The Costs of Versioning an API

http://www.infoq.com/news/2013/12/api-versioning

Contract versioning and API/Service versioning has always been a consideration for SOA based systems. Whether because of the impact it has on composability, or client-service governance, it is still something of an art rather than a science. There are many examples of groups giving the benefit of their experiences (e.g., around REST is extremely popular). However, recently Jean-Jacques Dubray has written an article which attempts to inject some scientific objectivity into this problem domain.

I have been asked recently to create an estimate of the costs of versioning APIs (or Web Services). I wanted to share this estimate because I feel a lot of people still don’t understand the cost implications of API/Service versioning.

According to JJ, during the work they found that the cost of building APIs was dependent upon the approach used subsequently to version them.

The key point that [you need] to understand is that even if the cost to your consumers may look small to you, it is not just a pure cost, it is risks, disrupted project plans, unavailable budgets… with changes that often have no immediate business value to an existing consumer who was not expecting any change to API.

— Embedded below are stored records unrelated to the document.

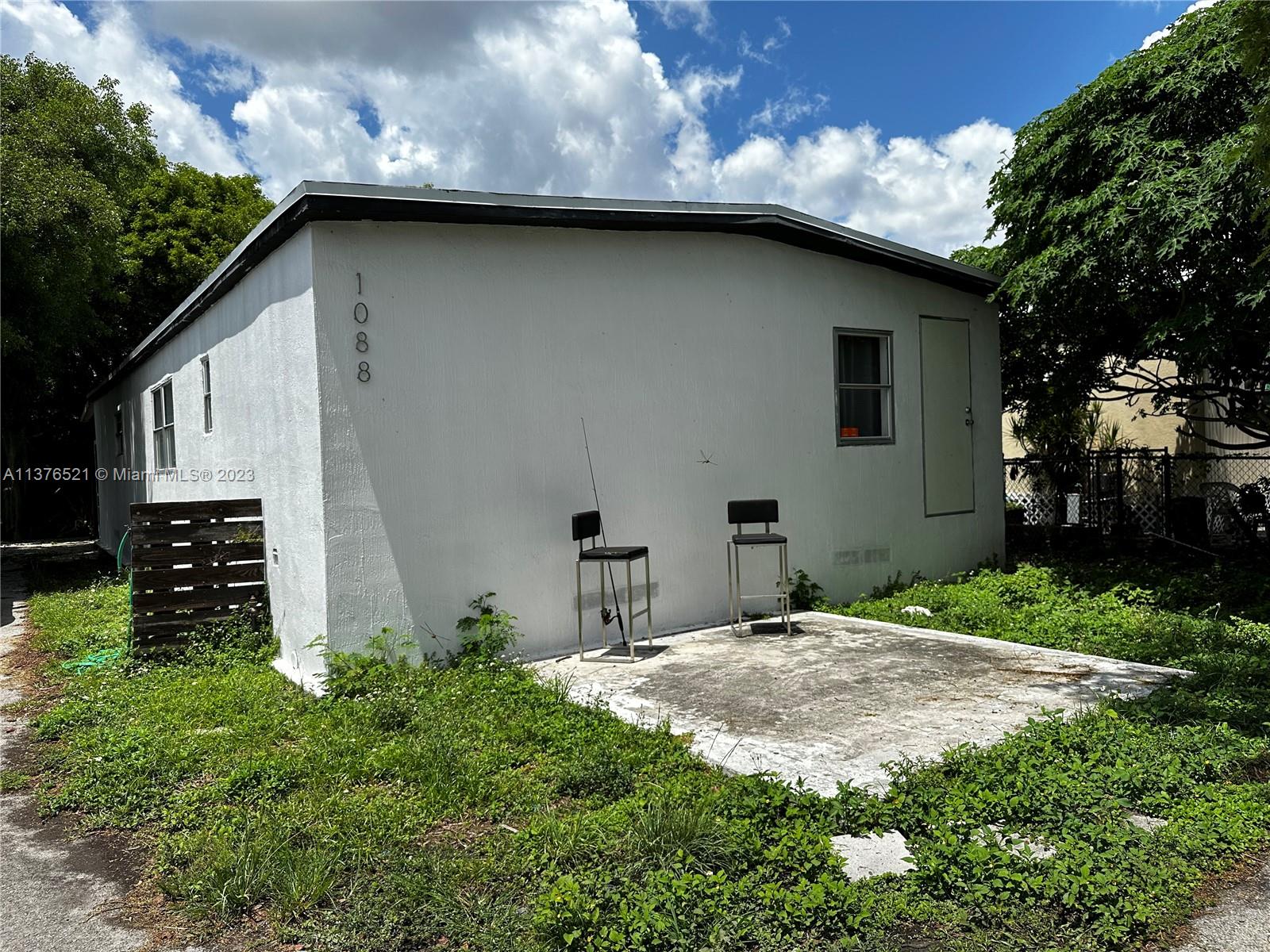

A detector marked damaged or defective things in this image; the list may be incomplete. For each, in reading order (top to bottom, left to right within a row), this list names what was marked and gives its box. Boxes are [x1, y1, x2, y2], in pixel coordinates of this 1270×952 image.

cracked concrete [540, 612, 1194, 793]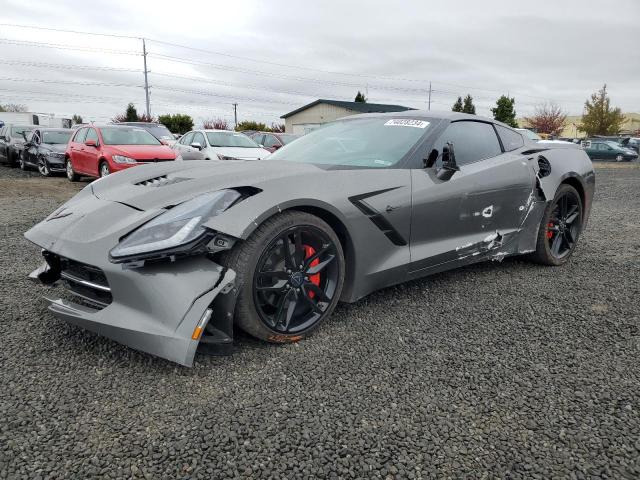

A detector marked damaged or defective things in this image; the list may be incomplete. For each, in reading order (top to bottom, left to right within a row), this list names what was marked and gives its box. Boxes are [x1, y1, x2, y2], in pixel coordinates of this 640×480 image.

broken front bumper [22, 193, 239, 366]
damaged front end [25, 182, 245, 366]
damaged chevrolet corvette [23, 112, 596, 366]
dented body panel [25, 110, 596, 366]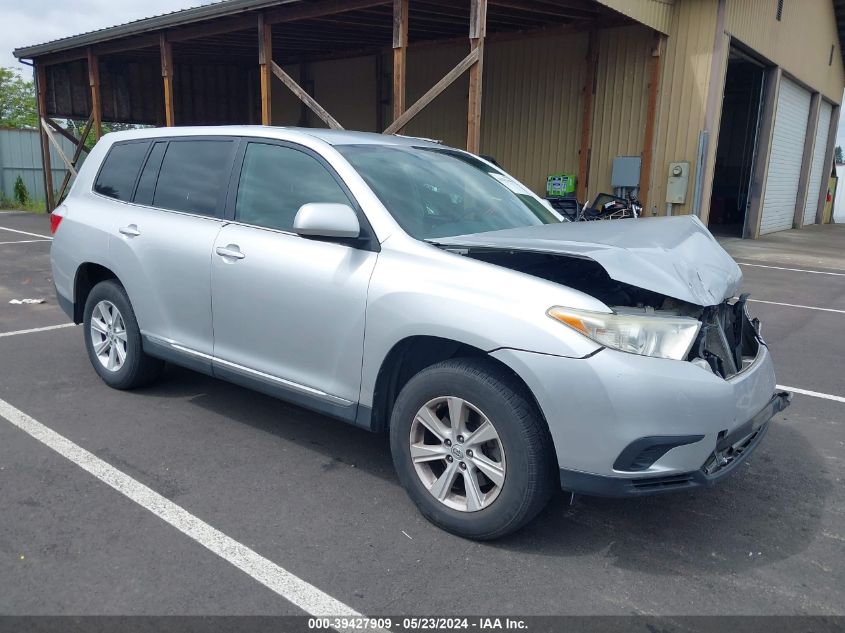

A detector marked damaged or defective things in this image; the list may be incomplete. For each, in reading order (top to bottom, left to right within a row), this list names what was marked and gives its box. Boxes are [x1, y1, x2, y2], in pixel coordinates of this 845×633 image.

crumpled hood [432, 215, 740, 306]
broken headlight housing [548, 306, 700, 360]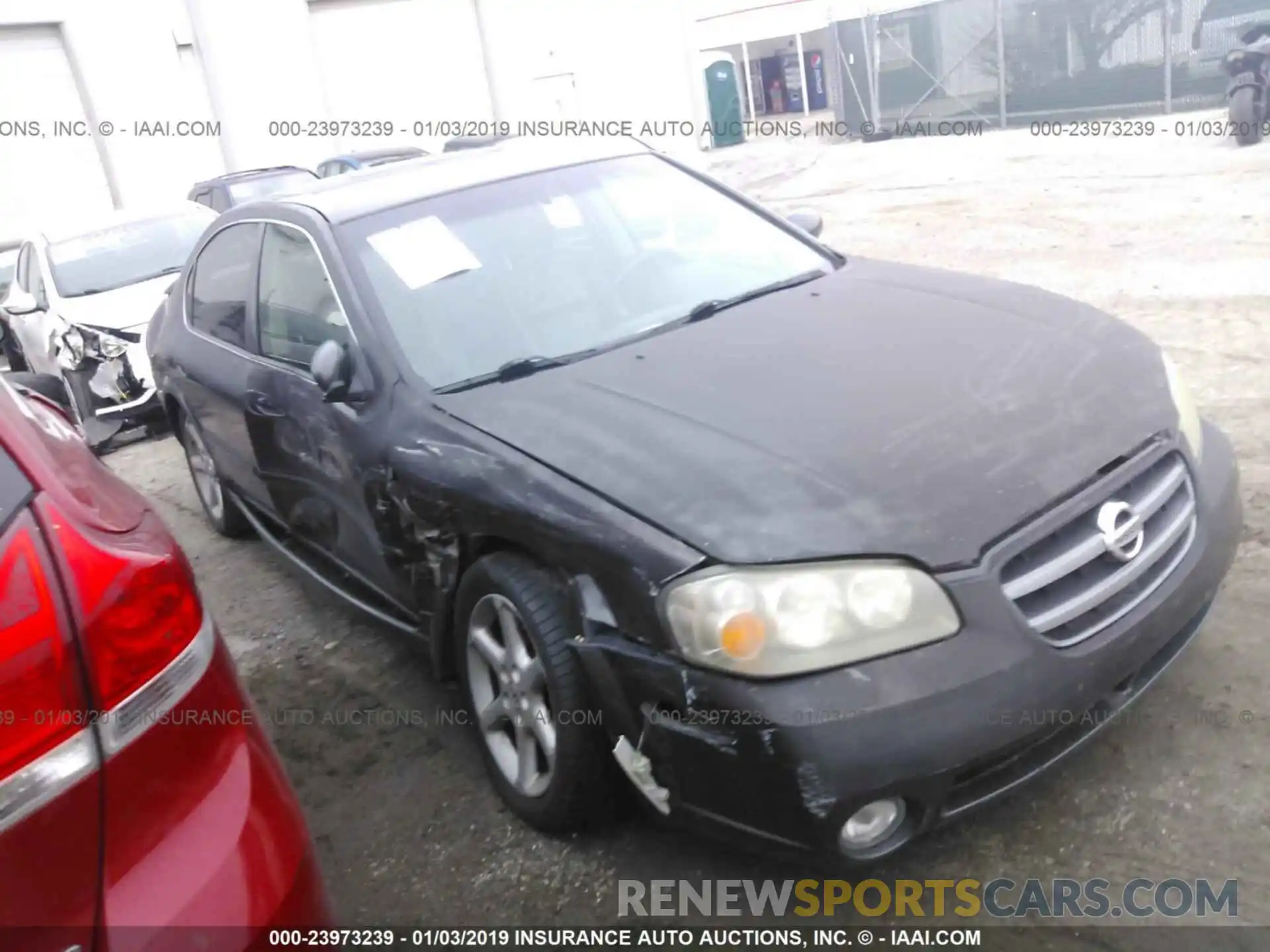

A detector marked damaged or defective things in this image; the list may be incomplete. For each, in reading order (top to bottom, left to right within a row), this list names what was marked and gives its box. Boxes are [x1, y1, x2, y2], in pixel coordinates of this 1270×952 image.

damaged front bumper [573, 424, 1239, 863]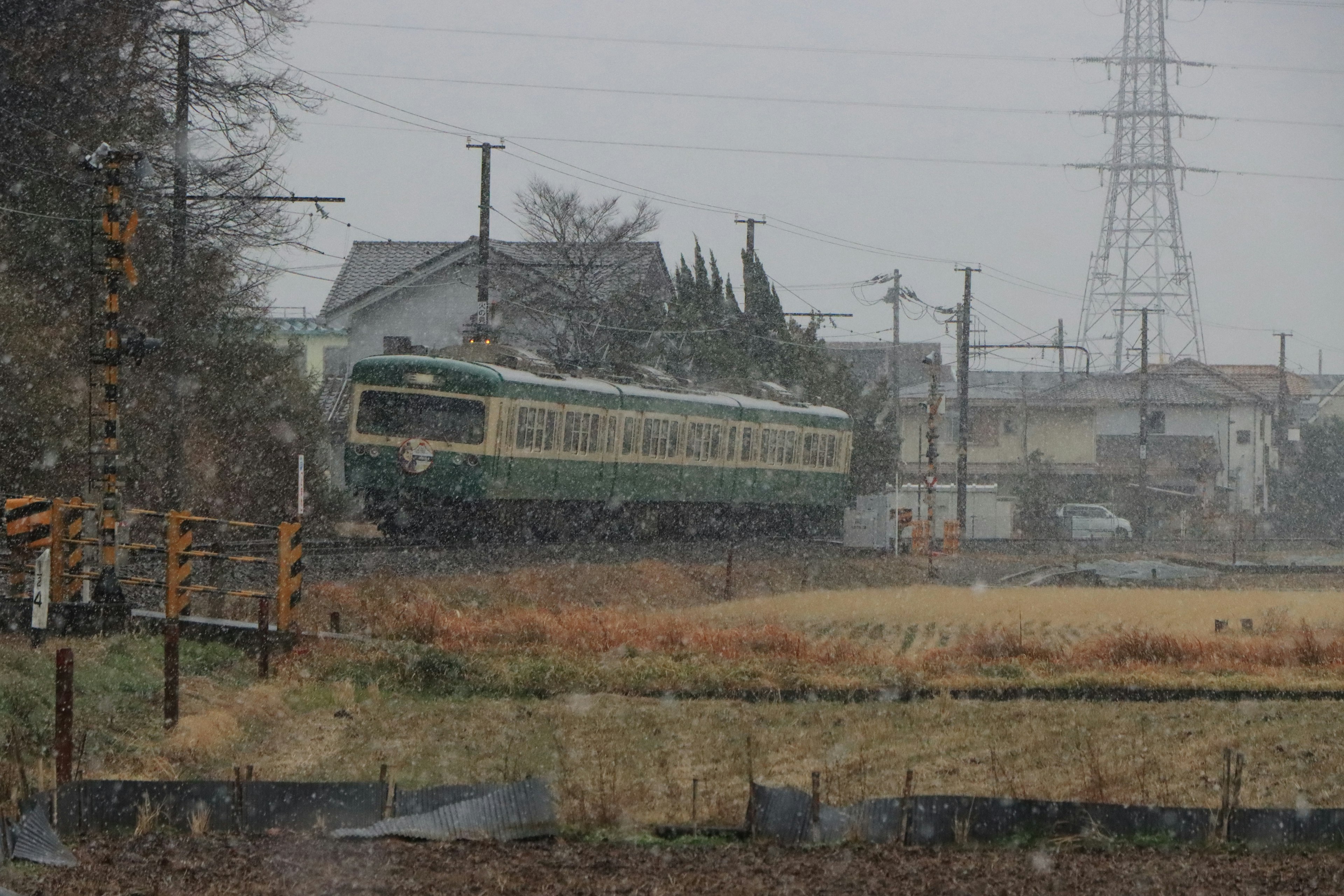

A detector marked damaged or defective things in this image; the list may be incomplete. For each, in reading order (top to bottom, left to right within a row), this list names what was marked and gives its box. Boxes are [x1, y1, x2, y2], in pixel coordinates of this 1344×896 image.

rusty metal post [255, 596, 269, 680]
rusty metal post [55, 645, 74, 784]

The article then goes on to classify three different approaches to API versioning (see the full article for a more in depth discussion of each, including how JJ defines a way to measure cost):

  • The Knot. “All API consumers are tied to a single version of the API, when that API changes, all consumers have to change, in essence creating a massive ripple effect across the entire set of consumers / ecosystem.”

  • Point-to-Point. “Every service version is left running in production and consumers are required to migrate on their own, when they need to. The maintenance costs increase as the number of version in production increases.”

  • Compatible Versioning. “All clients talk to the same compatible API/Service version.”

Given these definitions and associated costs computed using the equations JJ describes, it is possible to plot the relative costs as shown below (y axis is cost, x axis is the version number):

 

As JJ says:

[…] a single version forcing every consumer to upgrade when the API changes is the most expensive to the ecosystem. A multiplicity of versions that need to be maintained is better, but still quite costly when you try to keep upgrading each version or alternatively operating older versions. A compatible versioning strategy seem to offer the best efficiency.

So what do others think? Is this way of calculating the cost of versioning APIs applicable beyond the environments in which it was developed by JJ and team? Does the relative cost explanation make sense given your own experiences? Are there other categories which JJ and team don’t cover?